In the modern world that we presently live in, it’s easy to forget how we got all of this stuff in the first place. A while back a few friends and myself went to Heritage Village in Largo, Florida. I had heard great things about this place. As our great country grew, many buildings were being tore down and more modern structures were being put in their place. Fast forward to 2009. Around Florida, there were any old structures that were landmarks. These buildings were old and needed some TLC. A group of people came together to bring all of these buildings into one place so they could be cared for and people could come to one place to enjoy all of the buildings. This in my opinion is very cool. Being a photographer, I like old, broken down stuff. Makes for a great photograph and I also enjoy history.
Around the property there is much to see. They have structures that represent all kinds of buildings. They have a general store, train depot, church, residential housing, auto garage and a school house just to name a few. Not only have these buildings been restored, they are stocked with the materials that you would have found back then. For example, in the general store, all of the shelves are stocked with different kinds of canned goods and sacks of flour. They even found a cash register that was from this era…and it still works! It’s amazing to see what we ACTUALLY used to make in the good ole’ USA. Very cool stuff.

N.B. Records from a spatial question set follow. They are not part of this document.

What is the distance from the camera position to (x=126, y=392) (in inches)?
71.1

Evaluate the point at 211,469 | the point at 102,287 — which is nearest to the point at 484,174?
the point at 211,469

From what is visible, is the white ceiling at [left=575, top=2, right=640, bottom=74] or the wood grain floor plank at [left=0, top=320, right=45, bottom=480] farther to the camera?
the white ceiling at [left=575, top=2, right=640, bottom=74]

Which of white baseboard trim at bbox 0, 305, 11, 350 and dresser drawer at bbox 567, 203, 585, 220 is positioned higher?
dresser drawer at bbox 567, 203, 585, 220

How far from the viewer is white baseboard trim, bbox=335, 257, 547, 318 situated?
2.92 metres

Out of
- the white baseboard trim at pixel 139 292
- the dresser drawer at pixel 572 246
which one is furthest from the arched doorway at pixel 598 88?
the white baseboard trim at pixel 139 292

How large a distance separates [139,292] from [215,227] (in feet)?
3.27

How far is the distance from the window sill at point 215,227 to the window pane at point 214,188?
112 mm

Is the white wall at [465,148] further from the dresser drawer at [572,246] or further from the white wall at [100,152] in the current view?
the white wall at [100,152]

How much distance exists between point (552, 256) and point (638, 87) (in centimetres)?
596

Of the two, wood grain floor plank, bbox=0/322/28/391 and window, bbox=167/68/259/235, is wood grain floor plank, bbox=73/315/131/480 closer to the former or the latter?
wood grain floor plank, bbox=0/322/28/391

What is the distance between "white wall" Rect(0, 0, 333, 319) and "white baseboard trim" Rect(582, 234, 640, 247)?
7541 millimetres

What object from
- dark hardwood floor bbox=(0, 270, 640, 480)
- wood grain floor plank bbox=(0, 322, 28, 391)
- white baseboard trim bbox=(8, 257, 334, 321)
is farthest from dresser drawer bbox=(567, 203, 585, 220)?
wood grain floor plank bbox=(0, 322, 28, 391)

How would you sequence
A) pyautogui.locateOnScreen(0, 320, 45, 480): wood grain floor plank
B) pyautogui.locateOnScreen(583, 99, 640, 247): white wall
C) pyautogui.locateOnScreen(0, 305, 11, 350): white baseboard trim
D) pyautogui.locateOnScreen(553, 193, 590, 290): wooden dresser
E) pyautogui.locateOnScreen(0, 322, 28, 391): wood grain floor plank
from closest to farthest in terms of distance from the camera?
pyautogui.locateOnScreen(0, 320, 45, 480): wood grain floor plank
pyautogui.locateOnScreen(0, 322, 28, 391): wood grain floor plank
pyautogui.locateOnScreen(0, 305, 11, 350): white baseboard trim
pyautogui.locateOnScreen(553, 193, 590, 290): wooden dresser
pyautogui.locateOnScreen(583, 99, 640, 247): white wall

As we walked around the village, it was amazing to see how things got done “back in the day”. We had made the trip on a Saturday. The folks that run the village are volunteers and they dress in costume to the time period for that particular building. Off in the distance I heard this “pinging” noise. This of course got my attention and I had to see what was going on. The photography gods were looking on me today. The blacksmith had just showed up. He was dressed like you would expect. Leather apron, thick rustic pants, he looked the part. He was in the process of firing up the fire pit to start hammering out some metal. As I started talking with him, he explained that he is in charge of making all of the metal work for the village. Standing there like a moron, I said, “What all do you have to make?” He explained that he has to make all of the hinges for all of the doors, material for any handrails and custom make any tools that the auto mechanic might need. This was just the start. Today he was working on making horseshoes for the horses that were going to be used during a Civil War reenactment. This was like going back into a time worp. No automatic presses, tube benders, hydraulic presses…nothing! All by hand.
As he got the fire hot enough, he put some irons in the fire (now I see where this saying actually comes from) and cranked the blower by hand to get the fire hotter. After a few minutes, he pulled out of the pieces and took it over to the anvil with a hammer. Click on the thumbnail above to see a bigger version. As you can see, he is working the metal to shape it. As it cooled, he would return it to the fire to reheat it so he could work with it again. This was truly amazing to see first hand how this was done many, many decades ago.
How I photographed the blacksmith…
Basically this was a run and gun situation. I actually used my pop up flash to help bring him out of the shadows of the overhang. I also dragged the shutter a little to get the flying sparks to expose on the sensor. I took about 20 photos, but the one shown here is my favorite.
It’s seeing things like this that make you appreciate that espresso maker that you push a button on in the morning and it spits out a cup of coffee in no time flat. I highly recommend going and checking it out. The best part….it’s free! Check the website for the most current information.
Also on the property is a very large garden, again, free. I suggest going before the hot and humid summer rears it ugly head.